Jack wiggled in his arms. “Throw me in the air, Papa!”

“Not until you tell me about the nest!”

“It had blue eggs.”

“Did you steal it?”

“No. Nanny would not let me. She said it belonged to the mama bird and that inside the eggs were her babies.”

“Well done.” Alex threw Jack in the air and caught him. “Once! Twice! Thrice!”

His son giggled uproariously before Alex set him down. At that moment, Felicity came through the nursery doorway. He could smell her vanilla scent as she moved up behind him.

“Mama!” Jack ran on his sturdy four-year-old legs to embrace his mother, who immediately knelt down to his height.

“We are having strawberries for tea tomorrow. Shall you come?” Jack asked her.

“Of course I shall. I would not miss it for anything.”

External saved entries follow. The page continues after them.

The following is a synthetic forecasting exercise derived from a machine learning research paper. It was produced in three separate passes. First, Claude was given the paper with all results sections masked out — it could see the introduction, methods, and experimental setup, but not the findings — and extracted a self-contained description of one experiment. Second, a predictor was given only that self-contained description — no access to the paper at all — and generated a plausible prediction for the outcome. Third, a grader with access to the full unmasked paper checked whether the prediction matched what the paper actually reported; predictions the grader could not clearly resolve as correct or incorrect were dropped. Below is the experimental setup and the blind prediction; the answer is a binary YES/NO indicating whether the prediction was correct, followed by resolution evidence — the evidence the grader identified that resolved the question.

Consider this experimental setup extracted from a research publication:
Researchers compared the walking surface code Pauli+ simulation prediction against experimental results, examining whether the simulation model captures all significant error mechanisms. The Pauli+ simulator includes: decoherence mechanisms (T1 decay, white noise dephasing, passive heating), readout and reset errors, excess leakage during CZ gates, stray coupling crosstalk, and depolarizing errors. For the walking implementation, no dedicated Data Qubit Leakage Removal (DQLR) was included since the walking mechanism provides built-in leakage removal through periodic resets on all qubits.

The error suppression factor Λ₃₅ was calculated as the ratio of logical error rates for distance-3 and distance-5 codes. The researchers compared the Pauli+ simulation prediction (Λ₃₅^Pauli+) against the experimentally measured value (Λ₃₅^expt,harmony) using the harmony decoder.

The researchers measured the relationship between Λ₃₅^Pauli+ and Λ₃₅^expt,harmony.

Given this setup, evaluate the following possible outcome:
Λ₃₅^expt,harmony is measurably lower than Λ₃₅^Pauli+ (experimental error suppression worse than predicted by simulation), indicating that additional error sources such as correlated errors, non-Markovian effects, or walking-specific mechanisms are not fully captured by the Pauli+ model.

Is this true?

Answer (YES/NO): YES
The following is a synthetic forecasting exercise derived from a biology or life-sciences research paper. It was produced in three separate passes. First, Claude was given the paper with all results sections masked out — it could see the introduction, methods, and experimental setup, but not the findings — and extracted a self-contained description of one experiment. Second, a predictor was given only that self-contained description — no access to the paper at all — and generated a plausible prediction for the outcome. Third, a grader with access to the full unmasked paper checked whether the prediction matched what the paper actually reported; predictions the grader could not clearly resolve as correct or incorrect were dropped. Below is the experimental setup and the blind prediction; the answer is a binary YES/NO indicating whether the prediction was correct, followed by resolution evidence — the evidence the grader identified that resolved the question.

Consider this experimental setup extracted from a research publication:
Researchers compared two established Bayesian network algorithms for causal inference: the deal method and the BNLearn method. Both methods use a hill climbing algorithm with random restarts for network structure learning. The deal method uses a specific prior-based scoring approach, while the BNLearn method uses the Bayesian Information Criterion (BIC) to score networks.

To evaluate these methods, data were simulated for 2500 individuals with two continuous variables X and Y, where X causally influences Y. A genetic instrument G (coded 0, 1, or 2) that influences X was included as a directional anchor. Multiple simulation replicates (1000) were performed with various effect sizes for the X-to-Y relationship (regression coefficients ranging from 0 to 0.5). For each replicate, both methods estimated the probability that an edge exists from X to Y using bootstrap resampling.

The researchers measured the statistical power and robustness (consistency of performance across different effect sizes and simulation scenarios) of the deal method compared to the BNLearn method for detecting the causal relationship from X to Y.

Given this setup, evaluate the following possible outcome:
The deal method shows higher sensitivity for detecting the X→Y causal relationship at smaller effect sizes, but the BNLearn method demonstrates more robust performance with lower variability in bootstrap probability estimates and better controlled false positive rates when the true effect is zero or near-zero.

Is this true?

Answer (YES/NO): NO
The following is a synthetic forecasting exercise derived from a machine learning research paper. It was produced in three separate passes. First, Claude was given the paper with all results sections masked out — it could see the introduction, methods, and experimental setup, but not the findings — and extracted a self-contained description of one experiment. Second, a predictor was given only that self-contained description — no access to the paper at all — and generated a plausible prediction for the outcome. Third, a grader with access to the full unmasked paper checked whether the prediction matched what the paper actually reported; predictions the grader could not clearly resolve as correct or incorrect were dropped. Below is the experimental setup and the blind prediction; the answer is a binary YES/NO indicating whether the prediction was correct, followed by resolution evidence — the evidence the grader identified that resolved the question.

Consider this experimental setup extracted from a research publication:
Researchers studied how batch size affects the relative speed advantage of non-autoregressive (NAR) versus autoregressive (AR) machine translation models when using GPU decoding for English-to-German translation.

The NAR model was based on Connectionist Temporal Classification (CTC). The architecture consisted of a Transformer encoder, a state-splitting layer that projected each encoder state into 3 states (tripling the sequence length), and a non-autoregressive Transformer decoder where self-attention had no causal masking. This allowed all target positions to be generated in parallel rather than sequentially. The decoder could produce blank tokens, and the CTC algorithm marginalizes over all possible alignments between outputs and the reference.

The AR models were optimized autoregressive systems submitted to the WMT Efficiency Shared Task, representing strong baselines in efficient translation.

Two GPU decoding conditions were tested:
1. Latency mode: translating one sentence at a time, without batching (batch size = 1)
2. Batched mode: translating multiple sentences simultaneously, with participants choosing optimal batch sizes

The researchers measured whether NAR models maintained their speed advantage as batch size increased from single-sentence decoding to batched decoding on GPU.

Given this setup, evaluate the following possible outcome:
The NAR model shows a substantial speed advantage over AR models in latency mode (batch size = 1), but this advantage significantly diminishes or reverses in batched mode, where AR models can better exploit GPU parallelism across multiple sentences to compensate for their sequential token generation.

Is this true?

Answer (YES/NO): YES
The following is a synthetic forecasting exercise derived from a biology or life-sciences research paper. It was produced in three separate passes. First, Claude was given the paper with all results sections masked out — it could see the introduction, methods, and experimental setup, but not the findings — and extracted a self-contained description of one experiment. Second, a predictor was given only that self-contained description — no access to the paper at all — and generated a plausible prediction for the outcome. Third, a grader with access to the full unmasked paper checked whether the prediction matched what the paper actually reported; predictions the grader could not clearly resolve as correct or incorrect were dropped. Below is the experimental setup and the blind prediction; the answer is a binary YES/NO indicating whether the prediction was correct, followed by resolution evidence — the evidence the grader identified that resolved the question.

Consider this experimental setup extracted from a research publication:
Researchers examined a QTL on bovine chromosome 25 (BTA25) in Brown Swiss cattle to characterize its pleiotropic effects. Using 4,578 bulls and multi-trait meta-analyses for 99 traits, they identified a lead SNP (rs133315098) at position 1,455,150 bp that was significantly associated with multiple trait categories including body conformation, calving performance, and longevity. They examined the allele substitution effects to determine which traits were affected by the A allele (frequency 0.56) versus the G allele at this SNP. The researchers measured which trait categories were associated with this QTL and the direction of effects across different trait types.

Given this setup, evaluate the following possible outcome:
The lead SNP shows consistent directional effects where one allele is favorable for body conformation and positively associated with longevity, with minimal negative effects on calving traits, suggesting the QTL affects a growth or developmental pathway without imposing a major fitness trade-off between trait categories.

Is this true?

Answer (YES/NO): NO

In spite of her caramel-colored satin evening dress, she picked up the youngster until she cradled him in her arms. Felicity began kissing him under his chin, behind his ears, and finally asked him
sotto voce
, “Jack-Jack, do you know how much I love you?”

“More than all the stars in the sky!” he said.

He giggled again, and Alex’s heart warmed as it did every time he saw his wife’s unrestrained affection for their son. Her chignon of golden hair began to loosen precariously and her honey-colored eyes were bright with mischief as she tickled him.

It was all quite unfashionable. But if Felicity had her way, she would be in the nursery all the day long. He wondered, as he so often did, how such a loving mother could be such a difficult wife.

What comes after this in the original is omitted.